# 2008 Tour of California Prologue Press Conference



## thien (Feb 18, 2004)

On the way into the office this morning, I stopped in Palo Alto to attend the city's press conference to announce the route for the prologue as well as the events and festivities surrounding the start of the tour. Here's the route, and some shots from the press conference.


The Mayor of Palo Alto Yoriko Kishimoto kicks off the press conference









A couple of TT bikes on display




























Definitely has me excited and looking forward to February! Who's coming to the prologue?


----------



## hclignett (Dec 18, 2006)

Thien, can you post the complete route for the tour?


----------



## thien (Feb 18, 2004)

hclignett said:


> Thien, can you post the complete route for the tour?


I'm working on a dedicated page for the 2008 Tour of California, that will probably go live later this week. In the mean time, the routes are posted on the Amgen site. 

Stage 1
Stage 2
Stage 3
Stage 4
Stage 5
Stage 6
Stage 7


----------



## hclignett (Dec 18, 2006)

Thanks! Maybe someday they'll go through the eastern sierra's.


----------



## thien (Feb 18, 2004)

hclignett said:


> Thanks! Maybe someday they'll go through the eastern sierra's.


I think the race being in February kinda limits them...


----------



## robwh9 (Sep 2, 2004)

thien said:


> I'm working on a dedicated page for the 2008 Tour of California, that will probably go live later this week. In the mean time, the routes are posted on the Amgen site.
> 
> Stage 1
> Stage 2
> ...


Oooo, stage 3 goes over Mt. Hamilton.


----------



## george_da_trog (Feb 12, 2004)

robwh9 said:


> Oooo, stage 3 goes over Mt. Hamilton.


I posted that it probably would weeks ago.


http://forums.roadbikereview.com/showthread.php?t=110511


george


----------



## CoLiKe20 (Jan 30, 2006)

nice. thanks for posting.
is it me or the obrea TT bike is ugly?


----------



## Dr_John (Oct 11, 2005)

Thanks for the info. I'll definitely be there.:thumbsup: Cool that they got some real bikes for the press conference. Is that Orbea leaning against the podium the mayor's?


----------



## gregg (Oct 30, 2000)

CoLiKe20 said:


> ...
> is it me or the obrea TT bike is ugly?


It's the fork, ugly lines...aesthetically assaults the eyes...almost as bad as those Pinarellos


----------



## Francis Cebedo (Aug 1, 2001)

robwh9 said:


> Oooo, stage 3 goes over Mt. Hamilton.


WOW! That is the queen stage. Over Mt. Hamilton (from he East Side) then on to Sierra road!

We need an elevation profile of that stage.
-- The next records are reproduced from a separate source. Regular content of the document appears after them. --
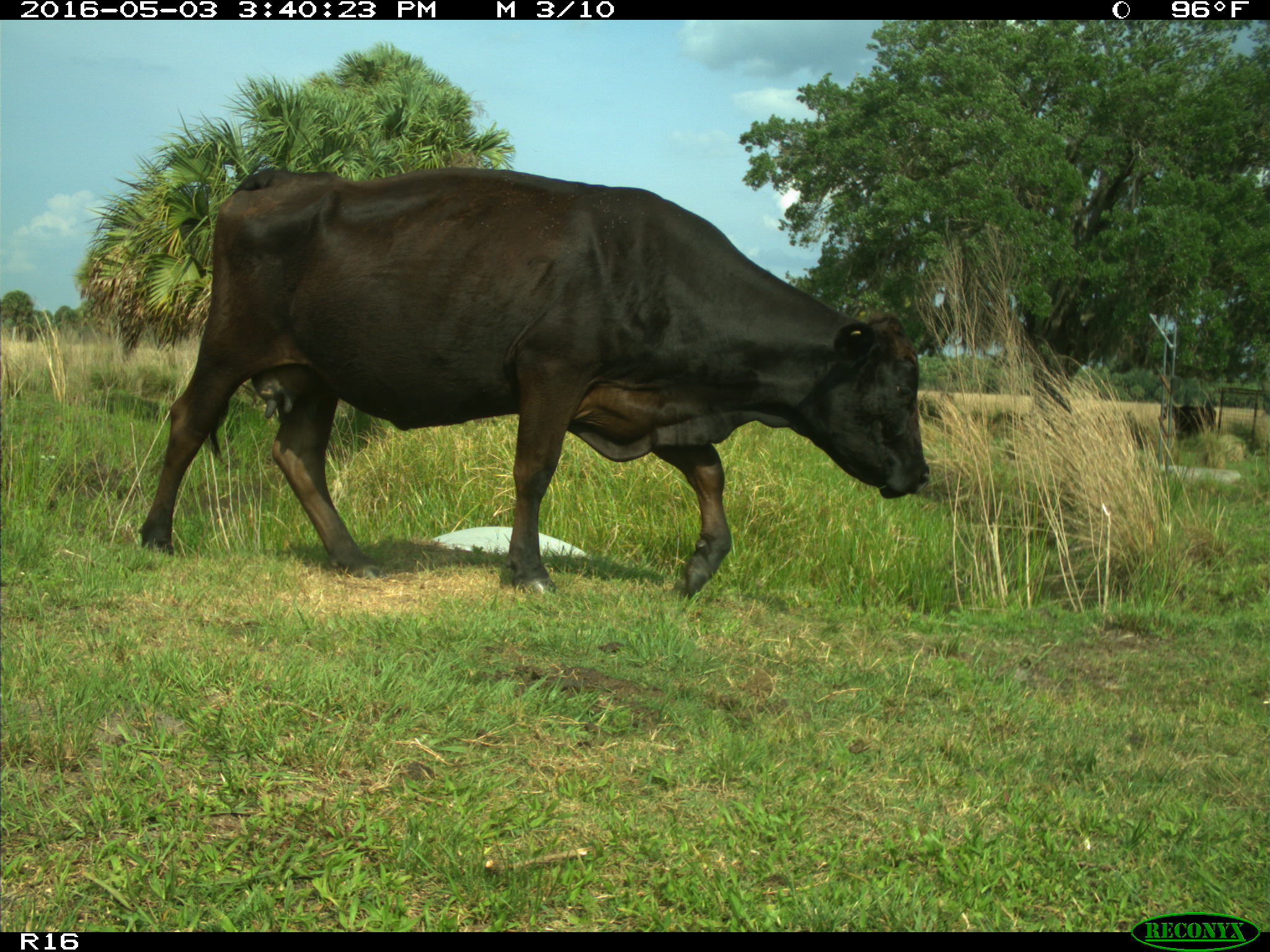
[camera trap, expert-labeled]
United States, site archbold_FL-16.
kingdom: Animalia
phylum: Chordata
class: Mammalia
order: Artiodactyla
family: Bovidae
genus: Bos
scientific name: Bos taurus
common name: domestic cow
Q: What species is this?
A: Bos taurus (domestic cow).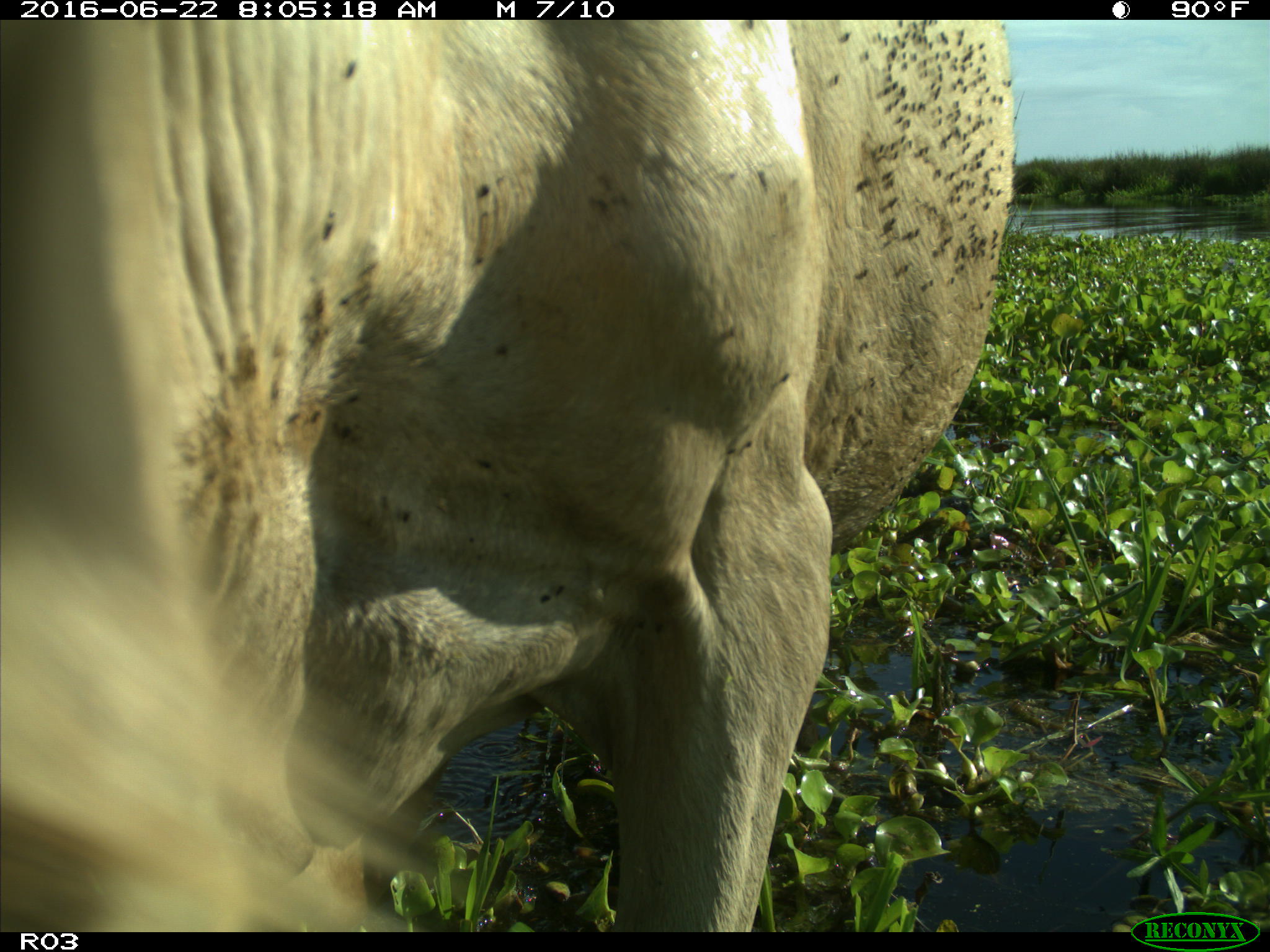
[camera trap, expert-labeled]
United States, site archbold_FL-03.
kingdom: Animalia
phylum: Chordata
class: Mammalia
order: Artiodactyla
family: Bovidae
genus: Bos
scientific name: Bos taurus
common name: domestic cow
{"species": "Bos taurus (domestic cow)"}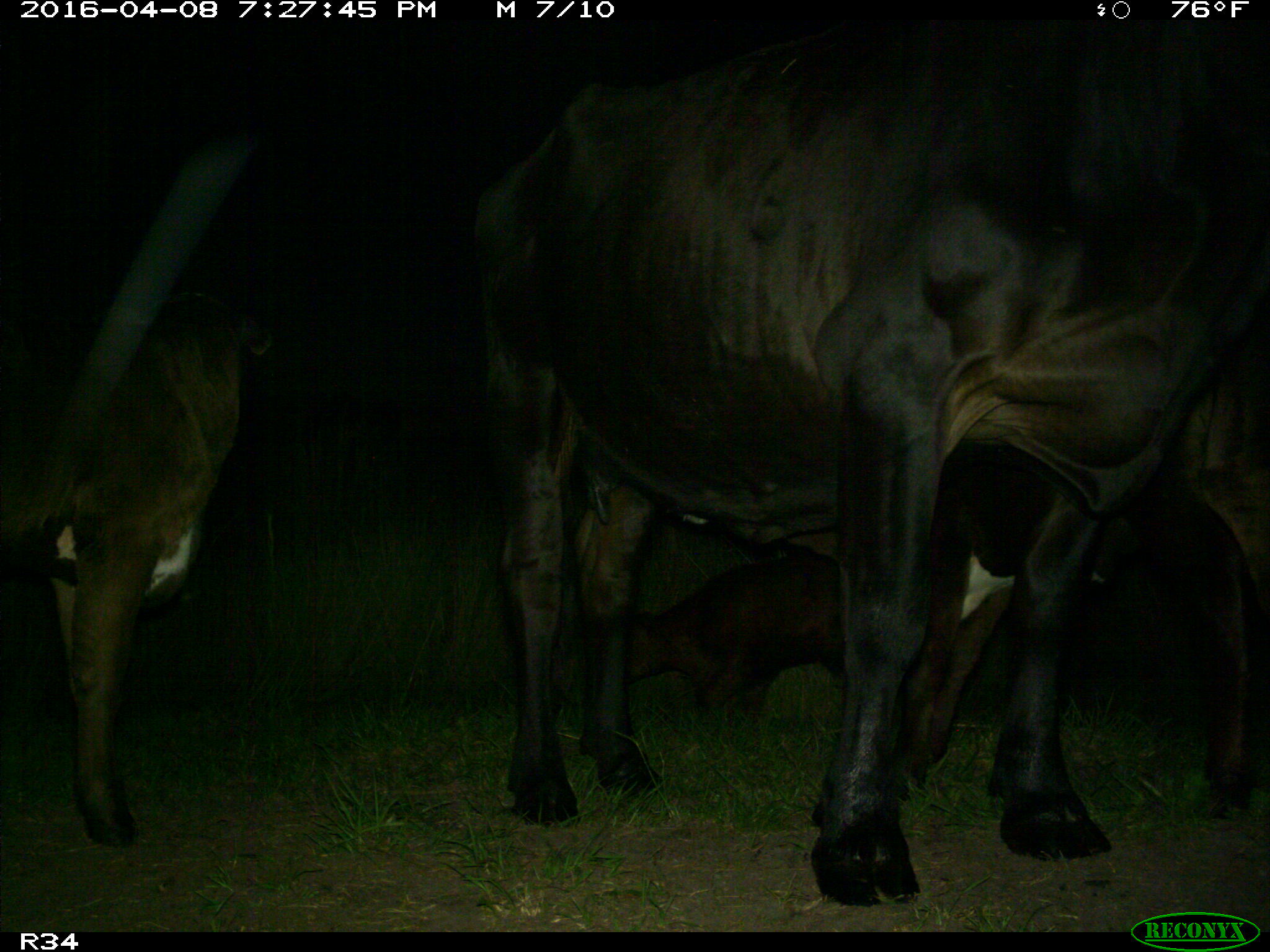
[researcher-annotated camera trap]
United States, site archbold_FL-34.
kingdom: Animalia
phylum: Chordata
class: Mammalia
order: Artiodactyla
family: Bovidae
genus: Bos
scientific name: Bos taurus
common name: domestic cow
Wish I could be at Hamilton. But it's got to be Sierra road for me.

fc


----------



## thien (Feb 18, 2004)

francois said:


> Wish I could be at Hamilton. But it's got to be Sierra road for me.
> 
> fc


That's because Sierra Rd. is where it's at! That's where I'll be too. :thumbsup:


----------



## Completebum (Oct 14, 2005)

I have to admit that I'm a little bummed they went out to Sierra again. I was hoping they would wind around to climb the west side of Quimby, making it somewhat likely that we could watch the battle at Lick and then ride to the top of Quimby for the finale. Anyone know why they prefer Sierra to Quimby?


----------



## RIDEfirstWorklater (Nov 22, 2007)

for the first stage im woundering if there going to fix the road underneath 82, i ride it almost everyday and there are a lot of pot holes, especially going back to down town


----------



## steephill (Jul 14, 2005)

thien said:


> I'm working on a dedicated page for the 2008 Tour of California, that will probably go live later this week. In the mean time, the routes are posted on the Amgen site.


I've been doing what I call a dashboard page for all three years the ToC has been running. I recently posted the profiles for all the stages along stage summaries to go with the maps:

http://www.steephill.tv/2008/tour-of-california/


----------